TRAVAIL DEMANDÉ =>
a: Répondez à ces questions à l'aide du texte sur les méga-yachts en Corse :
(i) Quel jour le dernier rapport du GIEC a-t-il été publié ?
(ii) Combien de litres de combustible fossile ces yachts consomment-ils à l'heure ?
(iii) Quel avis la Coordination Terra émet-elle sur le projet ?
b: Donnez la suite du texte sur les méga-yachts en Corse, après sa dernière phrase.

EXTRAIT DE PAGE =>
La Coordination Terra (qui regroupe un grand nombre d’associations de protection de l’environnement ou de la santé en Corse) adresse au Commissaire enquêteur et aux autorités le texte ci-dessous et émet un avis très défavorable à ce projet.

Parce que la Corse a fait le choix politique et économique d’un tout tourisme dévastateur sans parvenir à faire respecter les lois environnementales et le PADDUC faute de moyens coercitifs, la Corse déroge aux règles ou s’arcboute sur des projets d’un autre siècle pour grappiller quelque menue monnaie au détriment de son principal atout, son immense richesse environnementale.

Publié le 4 avril dernier, le  dernier rapport du GIEC exhorte pourtant les régions et les villes à contribuer à un avenir net zéro carbone  en intégrant  des stratégies de réduction drastique de la consommation d’énergie fossile, grande pourvoyeuse des émissions de gaz à effet de serre, afin d’échapper à l’élévation funeste d’un réchauffement de 2,4 °C d’ici à 2100, voire 2,7 °C si on n’agit pas maintenant.

La mer Méditerranée est un « hot spot » du changement climatique en cours, ce qui constitue une véritable menace pour les espaces naturels, notamment les milieux marins et littoraux ainsi que pour la biodiversité qu’ils abritent.

Ni fiction, ni exagération : nous sommes à la croisée des chemins !
Les scientifiques affirment « c’est maintenant ou jamais » qu’il faut limiter le réchauffement à 1,5 degré Celsius en assurant la sécurité alimentaire, hydrique et sanitaire des populations, tout en améliorant la qualité du bâti (qualité de l’air intérieur, confort thermique..).

Entièrement incluse dans le sanctuaire Pelagos, particulièrement fréquenté par les navires, et dans un contexte énergétique inédit, à cause du chamboulement géopolitique créé par la guerre en Ukraine qui entraîne une hausse des prix de l’énergie comme nouvelle normalité, la Corse s’englue un peu plus dans une  économie mortifère, induite et planifiée par les lobbys nautique et touristique à travers les plans « Salvezza e rilanciu »  et « France Relance »  en favorisant  l’accueil des méga-yachts dans ses espaces les plus sensibles.
Ces yachts de la démesure consomment de 500 à 2000 litres de combustible fossile à l’heure, ce sont de véritables bombes de CO2, catapultées dans l’atmosphère déjà saturée de ce gaz à effet de serre qui ravage la planète et compromet la vie sur terre.

« Faute de moyens coercitifs* » ce mode de vie ostentatoire et prédateur sera accueilli avec complaisance grâce à l’organisation dans le Golfe d’Ajaccio pourtant classé Natura 2000, d’une offre adaptée « aux desiderata de cette clientèle de luxe *», au mépris le plus total d’une répartition équitable des efforts de sobriété attendus de la population locale.

DONNÉES EXTRAITES =>
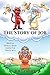 The Story of Job: Biblical Morals Made Simple For Tend'r Wits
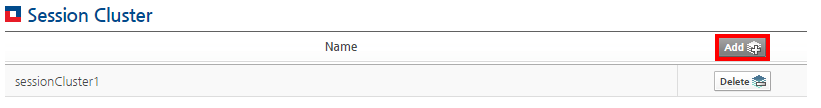 Session Clustering Configuration - Adding a Session Cluster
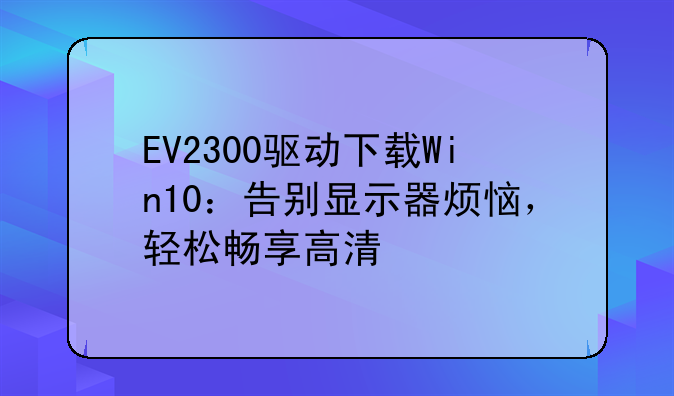 EV2300驱动下载Win10：告别显示器烦恼，轻松畅享高清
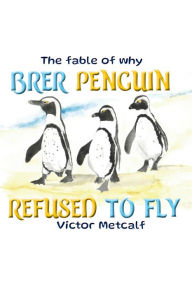 Title: The Fable of Why Brer Penguin Refused to Fly, Author: Victor Metcalf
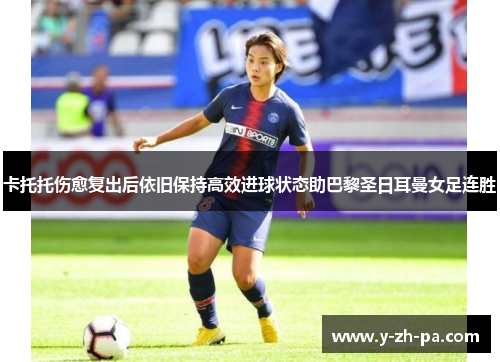 卡托托伤愈复出后依旧保持高效进球状态助巴黎圣日耳曼女足连胜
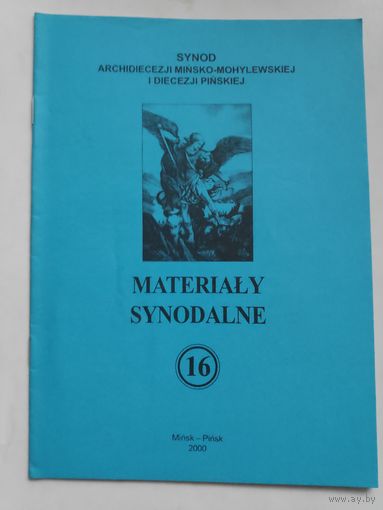 Materialy synodalne. (16) 2000. Synodu archidiecezji Minsko-Mohylewskiej, dicezji Pinskiej.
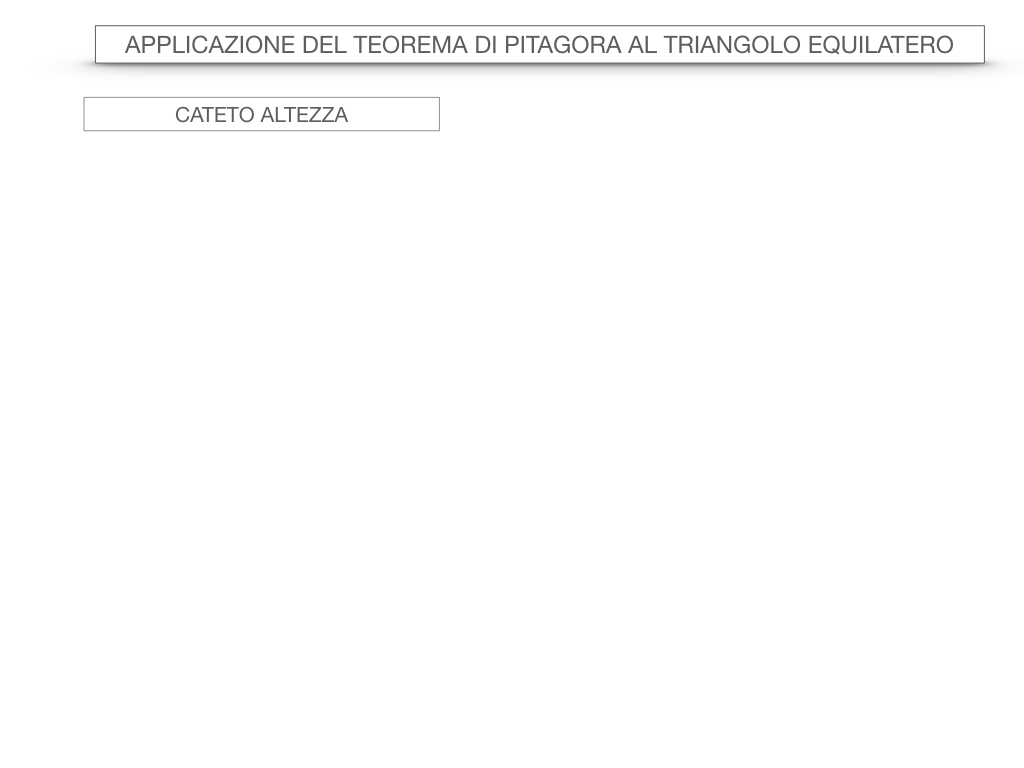 19. APPLICAZIONE DEL TEOREMA DI PITAGORA AL TRIANGOLO EQUILATERO_SIMULAZIONE.013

RÉSULTATS OBTENUS =>
a:
(i) Le 4 avril.
(ii) De 500 à 2000 litres.
(iii) Un avis très défavorable.

b:
*Dans le dossier.

Cette impuissance affichée de l’exercice du pouvoir de police dans les eaux littorales aura pour conséquences d’augmenter la pression sur l’air et la qualité des eaux.
Or dans un site Natura 2000 « zone spéciale de conservation », il est théoriquement obligatoire de veiller au maintien de l’état de conservation des habitats et des espèces. Sous le prétexte de protéger les posidonies, on encourage au contraire les grandes unités de plaisance extrêmement polluantes à venir dans le golfe d’Ajaccio et à y stationner, dérangeant un peu plus l’ensemble de la faune dont de nombreuses espèces sont pourtant aussi protégées que la posidonie.

Entre la centrale du Ricanto, les retombées de la pollution automobile
(voitures, camions, transports en commun), la pollution permanente des décollages et des atterrissages des avions, les rejets des stations d’épuration, les rejets autorisés par dérogation des eaux de lavage des fumées des navires de la Corsica Linea dans les eaux du port, le ballet incessant et polluant des navires de croisière, des méthaniers, des pétroliers, des navires militaires, de la multitude de bateaux de plaisance à moteur dont le rejet des gaz d’échappement s’effectue directement dans la mer et  les méga-yachts de 60 à 90m de long : C’est un cocktail polluant toxique qui empêchera le Golfe d’atteindre le bon état écologique espéré.

La population perdra la qualité de ses eaux de baignade, la biodiversité subira les impacts dégradants induits et les espèces invasives feront flores, détruisant au passage ce fragile écosystème indispensable à la vie.
Bruits, lumières et déchets participeront, eux aussi, à cette profonde destruction irrémédiable, sans oublier la pollution sonore sous-marine provoquée par la cavitation des hélices qui dévaste les plantes aquatiques devenues incapables de stocker le dioxyde de carbone, accélérant d’autant le changement climatique.

Tout cela est rendu possible par le choix de traiter ces dossiers « au cas par cas », ce qui dispense ces projets d’un autre temps de l’avis éclairé de la haute autorité environnementale et d’étude d’impact.

  • Comment accepter que la population subisse les conséquences de cette pratique de consommation énergétique démesurée, incompatible avec les engagements écologiques ?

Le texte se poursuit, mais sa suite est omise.